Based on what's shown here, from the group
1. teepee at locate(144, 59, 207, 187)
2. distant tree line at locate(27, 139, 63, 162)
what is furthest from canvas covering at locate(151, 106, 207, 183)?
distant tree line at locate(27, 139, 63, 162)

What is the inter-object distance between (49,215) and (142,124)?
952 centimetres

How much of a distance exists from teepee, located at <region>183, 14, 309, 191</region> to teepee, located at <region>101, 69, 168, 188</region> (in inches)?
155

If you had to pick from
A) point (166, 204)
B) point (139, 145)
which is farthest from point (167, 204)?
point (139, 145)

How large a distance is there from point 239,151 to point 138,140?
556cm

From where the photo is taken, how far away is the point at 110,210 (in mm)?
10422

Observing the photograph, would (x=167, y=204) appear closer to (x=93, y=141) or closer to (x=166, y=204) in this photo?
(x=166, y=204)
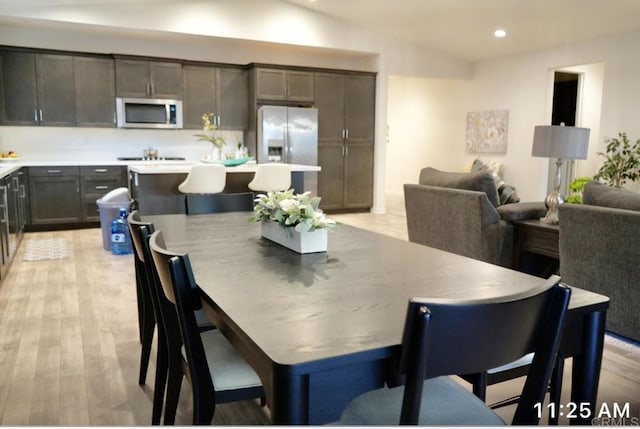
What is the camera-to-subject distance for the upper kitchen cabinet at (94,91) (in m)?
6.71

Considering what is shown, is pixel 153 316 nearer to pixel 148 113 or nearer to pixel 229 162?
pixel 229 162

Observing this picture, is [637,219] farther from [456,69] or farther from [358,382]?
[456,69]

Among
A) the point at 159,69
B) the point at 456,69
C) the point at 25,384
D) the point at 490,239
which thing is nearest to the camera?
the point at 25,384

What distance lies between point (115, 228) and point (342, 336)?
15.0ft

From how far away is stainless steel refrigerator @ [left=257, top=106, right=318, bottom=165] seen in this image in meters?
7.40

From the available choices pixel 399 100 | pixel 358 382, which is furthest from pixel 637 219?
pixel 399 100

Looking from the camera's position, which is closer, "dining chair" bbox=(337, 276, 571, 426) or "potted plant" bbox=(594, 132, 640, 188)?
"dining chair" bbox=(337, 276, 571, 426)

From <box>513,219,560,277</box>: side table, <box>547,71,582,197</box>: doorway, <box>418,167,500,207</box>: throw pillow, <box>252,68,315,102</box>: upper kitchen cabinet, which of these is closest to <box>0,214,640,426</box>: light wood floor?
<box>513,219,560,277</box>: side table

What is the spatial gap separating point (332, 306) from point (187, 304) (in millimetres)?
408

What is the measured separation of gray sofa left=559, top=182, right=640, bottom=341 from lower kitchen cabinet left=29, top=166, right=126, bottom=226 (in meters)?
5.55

.....

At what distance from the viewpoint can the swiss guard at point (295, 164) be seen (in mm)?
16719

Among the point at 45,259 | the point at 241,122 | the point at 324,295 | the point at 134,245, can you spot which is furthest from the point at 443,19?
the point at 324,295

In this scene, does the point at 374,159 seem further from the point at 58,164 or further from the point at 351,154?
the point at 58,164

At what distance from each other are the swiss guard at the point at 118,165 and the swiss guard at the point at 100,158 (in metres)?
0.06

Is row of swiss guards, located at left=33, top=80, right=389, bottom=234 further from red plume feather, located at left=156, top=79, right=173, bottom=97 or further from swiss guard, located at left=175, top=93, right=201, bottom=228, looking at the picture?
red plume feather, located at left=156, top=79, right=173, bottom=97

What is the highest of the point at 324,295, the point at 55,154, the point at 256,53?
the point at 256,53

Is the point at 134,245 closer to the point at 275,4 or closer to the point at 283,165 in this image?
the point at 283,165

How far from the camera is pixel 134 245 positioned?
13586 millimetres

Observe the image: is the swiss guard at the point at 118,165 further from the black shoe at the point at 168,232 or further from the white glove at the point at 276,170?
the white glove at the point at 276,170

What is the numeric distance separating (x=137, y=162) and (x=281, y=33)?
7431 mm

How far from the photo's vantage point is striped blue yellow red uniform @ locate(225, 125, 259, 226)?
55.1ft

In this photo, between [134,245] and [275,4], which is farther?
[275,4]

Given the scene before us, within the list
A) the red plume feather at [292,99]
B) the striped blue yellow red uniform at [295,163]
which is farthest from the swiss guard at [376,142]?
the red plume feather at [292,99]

.....

• [EXERCICE] Pouvez-vous présenter sous forme de tableau Markdown les lignes du matériel ci-dessus, de celle qui contient « Based on what's shown here, from the group » jusqu'à celle qui contient « 952 centimetres » incluse, en omettant les lignes vides ? Le tableau doit avoir deux colonnes : Numéro pour le rang de chaque ligne et Texte pour la ligne elle-même.

• [RÉPONSE FINALE]
| Numéro | Texte |
|---|---|
| 1 | Based on what's shown here, from the group |
| 2 | 1. teepee at locate(144, 59, 207, 187) |
| 3 | 2. distant tree line at locate(27, 139, 63, 162) |
| 4 | what is furthest from canvas covering at locate(151, 106, 207, 183)? |
| 5 | distant tree line at locate(27, 139, 63, 162) |
| 6 | What is the inter-object distance between (49,215) and (142,124)? |
| 7 | 952 centimetres |